Con estos preámbulos,
explicados un tanto sumariamente, se
pasa a la consideración más explícita de
la Sagrada Escritura
que es lo que ahora nos interesa en
primer lugar.
La Iglesia tiene por
santos y canónicos todos los libros del
Antiguo y Nuevo Testamento, con todas
sus partes, porque, escritos bajo la
inspiración del Espíritu Santo, tienes a
Dios como autor y como tales han sido
entregados a la misma Iglesia. Resuenan
aquí sin duda los ecos del texto del
Vaticano I al que ya nos hemos referido.
Pero a continuación, siguiendo la línea
que ya hemos hallado en las últimas
encíclicas consideradas, se resalta la
importancia del autor humano: «en la
redacción de los libros sagrados Dios
eligió a hombres de los que se sirvió (adhibuit)
en el uso de sus propias facultades y
capacidades, de tal manera que, obrando
Dios en ellos y por ellos, escribieron,
como verdaderos autores todo y solo lo
que Él quería» (DV 11). La importancia
del autor humano se pone de relieve. Los
hagiógrafos son verdaderos autores de
sus escritos, actúan según sus fuerzas y
capacidades. Se abandonan las categorías
del “instrumento”, o del “dictado”,
aunque sigue quedando claro que la
iniciativa es de Dios, ya que, «todo lo
que las autores inspirados o hagiógrafos
afirman debe tenerse como afirmado por
el Espíritu Santo. Por ello los libros
de la Escritura enseñan sin error la
verdad que Dios quiso consignar en las
sagradas letras para nuestra salvación»
# # # # #
Ejercicio planteado 1: Selecciona y copia cada línea del listado en la que aparezca la palabra "plank".
El texto sobre la Sagrada Escritura y el listado no guardan relación entre sí.

Fragmentos de datos:
# # # # #
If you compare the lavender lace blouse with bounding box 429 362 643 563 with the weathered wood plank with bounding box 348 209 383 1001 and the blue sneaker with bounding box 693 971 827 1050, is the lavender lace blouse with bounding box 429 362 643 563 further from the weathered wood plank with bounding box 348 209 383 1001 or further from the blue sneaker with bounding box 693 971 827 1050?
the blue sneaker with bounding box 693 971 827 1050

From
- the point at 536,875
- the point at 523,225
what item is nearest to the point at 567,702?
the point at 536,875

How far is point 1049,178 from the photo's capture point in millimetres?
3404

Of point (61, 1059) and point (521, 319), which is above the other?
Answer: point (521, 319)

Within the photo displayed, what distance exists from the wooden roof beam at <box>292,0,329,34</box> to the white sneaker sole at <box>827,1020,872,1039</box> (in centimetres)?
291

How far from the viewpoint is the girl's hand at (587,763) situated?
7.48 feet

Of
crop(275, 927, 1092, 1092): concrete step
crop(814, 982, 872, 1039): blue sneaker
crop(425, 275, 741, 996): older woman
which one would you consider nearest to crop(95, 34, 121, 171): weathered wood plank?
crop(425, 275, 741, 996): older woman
# # # # #
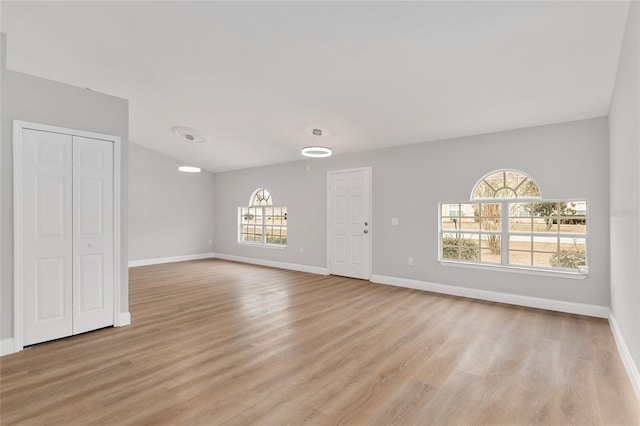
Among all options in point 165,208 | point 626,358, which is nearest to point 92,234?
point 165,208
# # # # #
Ejercicio planteado 2: Según el texto sobre la Sagrada Escritura, ¿por qué tiene la Iglesia por santos y canónicos todos los libros del Antiguo y Nuevo Testamento? Responde en una a tres oraciones.

Salida correcta 1:
If you compare the lavender lace blouse with bounding box 429 362 643 563 with the weathered wood plank with bounding box 348 209 383 1001 and the blue sneaker with bounding box 693 971 827 1050, is the lavender lace blouse with bounding box 429 362 643 563 further from the weathered wood plank with bounding box 348 209 383 1001 or further from the blue sneaker with bounding box 693 971 827 1050?
which one would you consider nearest to crop(95, 34, 121, 171): weathered wood plank?

Salida correcta 2: Porque fueron escritos bajo la inspiración del Espíritu Santo y, por ello, tienen a Dios como autor. Además, como tales han sido entregados a la misma Iglesia.